Only $3,500 a Six-Pack

[B]Hair of the Dog vintage beers sell for big bucks at online auction[/B]

Yes, hops and barley shortages have driven up beer prices – that’s for sure. But $3,500 for a six-pack goes a little beyond high ingredients costs. Five 12-oz bottles of Dave, a 1994 barleywine by Portland brewer Alan Sprints of Hair of the Dog Brewing sold for prices ranging from $478 to $719 each in an online beer auction as part of FredFest, the annual Fred Eckhardt birthday party, celebrated last Saturday in Portland. Had there been six bottles, and had the last sold for $700, it would have made for a $3,500-plus six-pack.

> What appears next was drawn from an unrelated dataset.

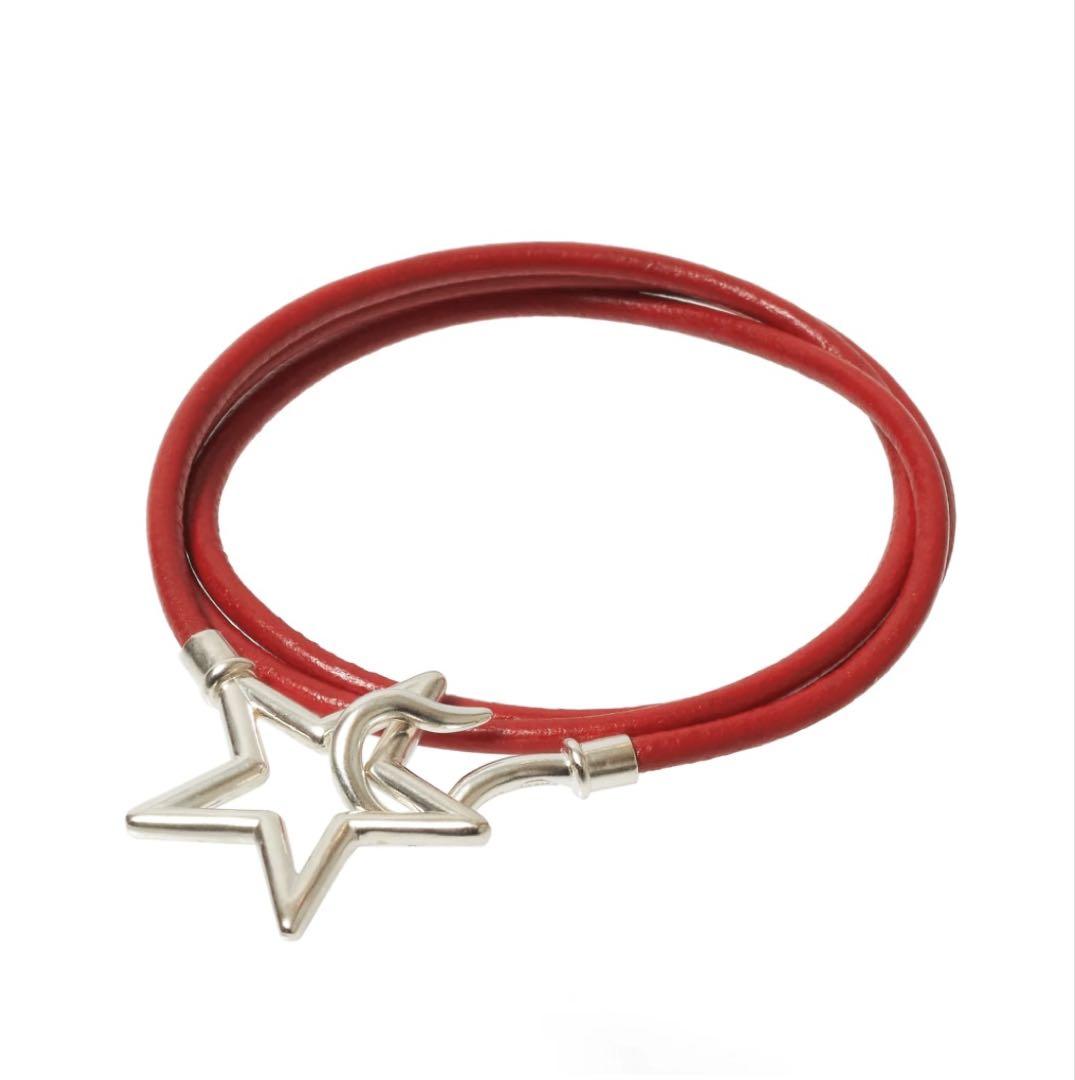 AFB STAR LEATHER BLACELET red - メルカリ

“That was pretty amazing,” said Sprints, who still has stocks of the 14-year-old beer. “My other beers did well, too. I had a bottle of Adam from the first batch that went for $151, and a bottle of Anchor Steam commemorating beer writer Michael Jackson’s 60th birthday that sold for $444. The beer probably wasn’t any good in that one, it just shows the affection people have for Michael.”

The online rare-beer auction, which raised more than $6,000 and FredFest 2008, the weekend’s celebration of Portland beer guru Fred Eckhardt’s 82nd birthday could raise more than $15,000, which will be donated to Parkinson’s research in Jackson’s memory.

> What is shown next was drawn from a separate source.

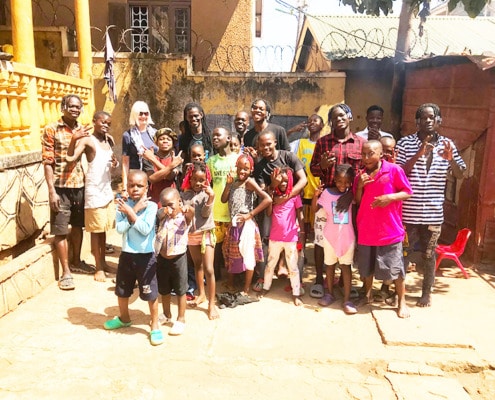 Visiting Webley Mo in Uganda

“I brewed Dave to make a point about how beer could be more, how it could challenge assumptions and blur boundaries.” At 29 percent alcohol, it could blur more than that, but that’s why Dave bottles have screw-on tops, Sprints said — they’re not meant to be drunk at one sitting.

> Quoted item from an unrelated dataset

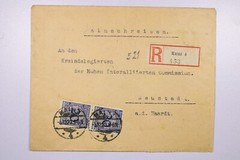 German Inflation 1923 – Registered Mail – Mainz – J7864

Sprints brewed just 90 gallons of Dave in 1994 and didn’t let any out of the brewery until 1998, when he took it to the prestigious Toronado Barleywine festival in San Francisco, where it got a gold medal and a name. (Dave is named after Toronado owner David Keene.) He’s brewed none since and sold just a few bottles.

But he does plan to release 15 bottles — for the retail price of $80 each — on the brewery’s 15th anniversary on November 15th, 2008. “I’m trying to figure an equitable way to sell them, because I’ve already heard from folks who are planning to fly in for the sale,” he said.

“Usually, the people who get in line earliest buy up all the rare stuff, but I may have to come up with some kind of lottery for this.”